*Exercise prompt*
Rewrite the records from the line containing "Between the point at 1454,311" through the end of the records, changing "nearer" to "closer" and leaving everything else as it is.

Extracted data entries
════════

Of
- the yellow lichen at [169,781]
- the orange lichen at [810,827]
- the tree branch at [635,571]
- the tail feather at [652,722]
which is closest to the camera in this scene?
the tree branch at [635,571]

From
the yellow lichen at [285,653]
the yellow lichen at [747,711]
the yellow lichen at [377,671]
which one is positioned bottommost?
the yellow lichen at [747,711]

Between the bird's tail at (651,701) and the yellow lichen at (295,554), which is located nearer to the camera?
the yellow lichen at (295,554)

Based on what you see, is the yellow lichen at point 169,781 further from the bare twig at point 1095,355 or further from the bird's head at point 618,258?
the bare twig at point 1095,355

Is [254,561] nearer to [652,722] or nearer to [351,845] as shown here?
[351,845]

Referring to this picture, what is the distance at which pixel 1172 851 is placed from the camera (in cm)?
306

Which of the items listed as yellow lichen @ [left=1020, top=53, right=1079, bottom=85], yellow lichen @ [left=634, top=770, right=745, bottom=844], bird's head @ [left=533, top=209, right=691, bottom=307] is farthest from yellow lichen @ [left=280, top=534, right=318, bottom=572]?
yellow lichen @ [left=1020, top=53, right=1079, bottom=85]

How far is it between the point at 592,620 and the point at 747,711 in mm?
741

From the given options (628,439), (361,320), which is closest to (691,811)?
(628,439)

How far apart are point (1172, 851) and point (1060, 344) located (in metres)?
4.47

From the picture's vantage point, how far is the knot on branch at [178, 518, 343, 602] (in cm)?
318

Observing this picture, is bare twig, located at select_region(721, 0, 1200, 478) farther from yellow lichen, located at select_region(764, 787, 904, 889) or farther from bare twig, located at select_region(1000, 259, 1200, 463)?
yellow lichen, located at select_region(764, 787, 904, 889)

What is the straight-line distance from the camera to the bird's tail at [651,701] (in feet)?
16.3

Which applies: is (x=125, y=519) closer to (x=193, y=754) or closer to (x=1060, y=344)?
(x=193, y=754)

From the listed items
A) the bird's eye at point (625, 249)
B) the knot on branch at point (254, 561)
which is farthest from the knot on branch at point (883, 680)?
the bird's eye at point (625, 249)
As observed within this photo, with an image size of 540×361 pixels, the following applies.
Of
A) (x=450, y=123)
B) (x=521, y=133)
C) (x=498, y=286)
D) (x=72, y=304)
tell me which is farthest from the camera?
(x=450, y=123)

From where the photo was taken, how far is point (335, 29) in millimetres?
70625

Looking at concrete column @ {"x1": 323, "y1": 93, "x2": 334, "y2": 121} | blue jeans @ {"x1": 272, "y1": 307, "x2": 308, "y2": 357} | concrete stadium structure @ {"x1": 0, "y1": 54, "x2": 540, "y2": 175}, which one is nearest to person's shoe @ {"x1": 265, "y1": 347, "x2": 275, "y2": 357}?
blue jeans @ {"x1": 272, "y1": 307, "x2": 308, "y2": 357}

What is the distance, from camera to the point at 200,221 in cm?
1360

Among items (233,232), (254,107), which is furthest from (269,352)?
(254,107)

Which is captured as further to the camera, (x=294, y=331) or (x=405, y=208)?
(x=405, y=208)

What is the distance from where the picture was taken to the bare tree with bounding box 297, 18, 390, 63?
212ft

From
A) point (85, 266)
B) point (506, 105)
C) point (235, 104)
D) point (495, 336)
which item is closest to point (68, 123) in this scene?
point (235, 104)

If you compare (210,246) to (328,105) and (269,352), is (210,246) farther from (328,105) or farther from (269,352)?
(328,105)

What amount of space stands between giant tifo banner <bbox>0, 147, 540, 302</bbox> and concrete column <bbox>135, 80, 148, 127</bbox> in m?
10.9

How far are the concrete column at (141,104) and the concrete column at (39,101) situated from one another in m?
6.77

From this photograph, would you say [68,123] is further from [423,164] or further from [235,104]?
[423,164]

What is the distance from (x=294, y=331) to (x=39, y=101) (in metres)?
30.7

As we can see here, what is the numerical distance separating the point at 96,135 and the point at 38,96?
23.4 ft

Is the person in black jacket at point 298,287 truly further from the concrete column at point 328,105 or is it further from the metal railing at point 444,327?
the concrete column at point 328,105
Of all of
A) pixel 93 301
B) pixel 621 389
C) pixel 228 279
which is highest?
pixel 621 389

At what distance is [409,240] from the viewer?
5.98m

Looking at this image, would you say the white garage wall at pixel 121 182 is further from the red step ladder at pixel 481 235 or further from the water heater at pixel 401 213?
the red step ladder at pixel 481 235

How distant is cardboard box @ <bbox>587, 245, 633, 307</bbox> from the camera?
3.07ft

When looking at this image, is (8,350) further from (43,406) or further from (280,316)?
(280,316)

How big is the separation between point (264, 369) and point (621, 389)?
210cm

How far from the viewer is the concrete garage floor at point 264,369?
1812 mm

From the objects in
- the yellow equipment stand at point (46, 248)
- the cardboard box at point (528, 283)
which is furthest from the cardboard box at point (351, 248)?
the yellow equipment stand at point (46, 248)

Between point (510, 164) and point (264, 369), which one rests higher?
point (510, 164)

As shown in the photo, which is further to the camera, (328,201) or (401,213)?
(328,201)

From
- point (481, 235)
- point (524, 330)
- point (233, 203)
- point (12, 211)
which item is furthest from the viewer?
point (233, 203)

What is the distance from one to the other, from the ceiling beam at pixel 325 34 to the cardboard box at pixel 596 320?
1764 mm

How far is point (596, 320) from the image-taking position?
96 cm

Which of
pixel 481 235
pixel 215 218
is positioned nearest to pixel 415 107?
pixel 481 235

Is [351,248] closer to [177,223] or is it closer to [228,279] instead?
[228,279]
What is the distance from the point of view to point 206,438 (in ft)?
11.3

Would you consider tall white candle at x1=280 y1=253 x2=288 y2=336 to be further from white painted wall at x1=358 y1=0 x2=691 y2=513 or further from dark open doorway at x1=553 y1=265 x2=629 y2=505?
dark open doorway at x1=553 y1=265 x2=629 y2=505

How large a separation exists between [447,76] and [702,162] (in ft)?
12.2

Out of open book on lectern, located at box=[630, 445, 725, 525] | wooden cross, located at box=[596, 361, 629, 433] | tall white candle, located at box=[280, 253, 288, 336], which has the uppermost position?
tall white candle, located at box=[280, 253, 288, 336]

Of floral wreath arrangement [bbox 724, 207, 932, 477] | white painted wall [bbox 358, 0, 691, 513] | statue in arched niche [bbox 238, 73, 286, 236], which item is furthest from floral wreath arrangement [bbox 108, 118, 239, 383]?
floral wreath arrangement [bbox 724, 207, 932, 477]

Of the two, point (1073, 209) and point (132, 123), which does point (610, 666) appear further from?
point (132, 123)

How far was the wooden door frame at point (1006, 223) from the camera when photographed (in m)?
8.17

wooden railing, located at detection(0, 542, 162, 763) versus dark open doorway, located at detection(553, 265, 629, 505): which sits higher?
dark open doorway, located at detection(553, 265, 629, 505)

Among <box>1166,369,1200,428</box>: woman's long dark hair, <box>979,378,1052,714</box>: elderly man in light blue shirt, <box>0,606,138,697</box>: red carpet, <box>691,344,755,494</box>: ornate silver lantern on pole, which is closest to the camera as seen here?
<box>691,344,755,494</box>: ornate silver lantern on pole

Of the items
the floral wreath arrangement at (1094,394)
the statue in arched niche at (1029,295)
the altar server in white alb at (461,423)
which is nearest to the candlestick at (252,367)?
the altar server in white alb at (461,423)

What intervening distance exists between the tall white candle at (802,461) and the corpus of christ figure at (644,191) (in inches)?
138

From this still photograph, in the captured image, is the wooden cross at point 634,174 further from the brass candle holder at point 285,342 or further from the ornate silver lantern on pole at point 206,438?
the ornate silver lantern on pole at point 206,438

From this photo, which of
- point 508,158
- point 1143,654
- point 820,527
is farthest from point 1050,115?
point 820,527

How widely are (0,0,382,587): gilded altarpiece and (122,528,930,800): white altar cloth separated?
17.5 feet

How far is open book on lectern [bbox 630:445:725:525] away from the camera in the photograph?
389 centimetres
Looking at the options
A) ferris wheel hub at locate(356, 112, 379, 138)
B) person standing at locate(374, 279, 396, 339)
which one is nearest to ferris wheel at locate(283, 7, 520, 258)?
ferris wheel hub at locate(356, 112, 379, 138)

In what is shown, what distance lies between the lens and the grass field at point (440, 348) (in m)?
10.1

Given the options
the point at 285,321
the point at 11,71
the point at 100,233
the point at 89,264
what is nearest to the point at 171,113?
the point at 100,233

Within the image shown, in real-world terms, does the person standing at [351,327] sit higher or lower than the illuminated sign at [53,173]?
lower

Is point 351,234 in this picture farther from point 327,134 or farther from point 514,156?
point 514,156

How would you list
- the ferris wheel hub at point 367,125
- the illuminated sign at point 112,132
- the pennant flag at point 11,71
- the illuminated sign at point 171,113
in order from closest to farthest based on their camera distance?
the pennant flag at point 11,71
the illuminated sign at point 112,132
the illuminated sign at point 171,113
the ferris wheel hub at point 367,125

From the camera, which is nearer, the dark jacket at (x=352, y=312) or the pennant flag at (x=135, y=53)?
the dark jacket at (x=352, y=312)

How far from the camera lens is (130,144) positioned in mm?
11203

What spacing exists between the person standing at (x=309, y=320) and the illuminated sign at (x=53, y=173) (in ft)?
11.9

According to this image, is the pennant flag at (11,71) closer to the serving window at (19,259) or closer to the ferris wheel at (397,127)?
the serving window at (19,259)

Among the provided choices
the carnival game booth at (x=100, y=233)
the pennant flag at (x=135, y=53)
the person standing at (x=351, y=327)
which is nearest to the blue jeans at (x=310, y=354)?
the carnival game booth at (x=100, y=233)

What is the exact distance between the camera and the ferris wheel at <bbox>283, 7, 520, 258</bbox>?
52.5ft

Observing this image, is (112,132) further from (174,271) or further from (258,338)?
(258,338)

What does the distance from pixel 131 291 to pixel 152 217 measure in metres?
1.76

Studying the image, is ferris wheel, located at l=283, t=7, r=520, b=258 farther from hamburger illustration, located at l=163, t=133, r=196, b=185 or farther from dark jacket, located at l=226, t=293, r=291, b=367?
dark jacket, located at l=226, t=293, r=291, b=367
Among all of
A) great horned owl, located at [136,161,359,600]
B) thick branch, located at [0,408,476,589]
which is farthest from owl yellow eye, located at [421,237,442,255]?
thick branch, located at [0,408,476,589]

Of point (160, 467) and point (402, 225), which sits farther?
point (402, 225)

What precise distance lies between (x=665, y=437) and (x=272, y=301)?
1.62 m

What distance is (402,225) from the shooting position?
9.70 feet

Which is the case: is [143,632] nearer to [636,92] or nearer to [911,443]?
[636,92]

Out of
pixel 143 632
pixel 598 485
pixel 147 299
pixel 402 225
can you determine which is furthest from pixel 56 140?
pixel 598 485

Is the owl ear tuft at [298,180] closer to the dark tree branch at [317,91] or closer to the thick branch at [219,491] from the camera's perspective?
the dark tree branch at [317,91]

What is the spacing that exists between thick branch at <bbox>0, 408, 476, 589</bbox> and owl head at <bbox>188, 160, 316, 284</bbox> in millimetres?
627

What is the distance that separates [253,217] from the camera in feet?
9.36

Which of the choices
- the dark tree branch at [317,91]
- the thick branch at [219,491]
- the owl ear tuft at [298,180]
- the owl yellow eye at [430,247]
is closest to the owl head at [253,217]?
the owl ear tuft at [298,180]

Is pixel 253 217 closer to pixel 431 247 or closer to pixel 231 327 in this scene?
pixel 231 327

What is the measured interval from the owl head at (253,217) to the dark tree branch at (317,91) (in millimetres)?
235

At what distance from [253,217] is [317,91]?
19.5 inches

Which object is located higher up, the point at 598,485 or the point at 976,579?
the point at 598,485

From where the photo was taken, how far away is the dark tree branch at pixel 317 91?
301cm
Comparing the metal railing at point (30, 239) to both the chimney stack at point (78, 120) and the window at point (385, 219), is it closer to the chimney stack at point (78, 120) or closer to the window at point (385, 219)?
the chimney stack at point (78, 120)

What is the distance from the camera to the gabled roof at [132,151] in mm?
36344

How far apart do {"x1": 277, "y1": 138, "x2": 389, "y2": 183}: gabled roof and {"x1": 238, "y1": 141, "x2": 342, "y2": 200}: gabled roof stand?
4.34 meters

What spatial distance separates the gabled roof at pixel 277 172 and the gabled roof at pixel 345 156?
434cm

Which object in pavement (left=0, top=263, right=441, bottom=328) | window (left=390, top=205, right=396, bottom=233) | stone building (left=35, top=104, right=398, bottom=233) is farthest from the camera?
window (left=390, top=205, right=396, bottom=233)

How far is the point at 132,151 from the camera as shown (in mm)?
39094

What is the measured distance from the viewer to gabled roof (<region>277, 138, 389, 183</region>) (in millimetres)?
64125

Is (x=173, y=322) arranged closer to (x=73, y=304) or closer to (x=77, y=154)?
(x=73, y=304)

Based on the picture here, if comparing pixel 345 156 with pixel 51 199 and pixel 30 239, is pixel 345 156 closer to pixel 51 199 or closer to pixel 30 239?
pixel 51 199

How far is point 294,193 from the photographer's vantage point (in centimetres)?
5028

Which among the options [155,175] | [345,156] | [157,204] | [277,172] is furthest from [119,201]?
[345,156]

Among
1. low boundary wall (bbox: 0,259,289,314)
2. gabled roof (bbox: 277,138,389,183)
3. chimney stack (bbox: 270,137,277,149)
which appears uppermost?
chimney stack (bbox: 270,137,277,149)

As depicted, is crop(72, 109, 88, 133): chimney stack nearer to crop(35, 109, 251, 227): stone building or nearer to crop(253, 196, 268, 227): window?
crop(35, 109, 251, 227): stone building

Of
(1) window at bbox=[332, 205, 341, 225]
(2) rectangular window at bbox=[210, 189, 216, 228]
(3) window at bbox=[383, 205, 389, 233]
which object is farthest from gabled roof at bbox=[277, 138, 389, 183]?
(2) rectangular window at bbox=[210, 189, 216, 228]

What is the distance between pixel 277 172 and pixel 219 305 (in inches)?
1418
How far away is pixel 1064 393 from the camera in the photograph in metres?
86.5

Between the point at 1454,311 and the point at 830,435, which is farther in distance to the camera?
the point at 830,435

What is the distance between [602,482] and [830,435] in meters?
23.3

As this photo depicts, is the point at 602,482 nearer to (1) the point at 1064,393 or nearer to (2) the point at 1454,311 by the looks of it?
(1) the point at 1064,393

════════

*The result*
Between the point at 1454,311 and the point at 830,435, which is farther in distance to the camera?
the point at 830,435

What is the distance between [602,482] and [830,435] in meters?
23.3

As this photo depicts, is the point at 602,482 closer to (1) the point at 1064,393 or closer to (2) the point at 1454,311 by the looks of it?
(1) the point at 1064,393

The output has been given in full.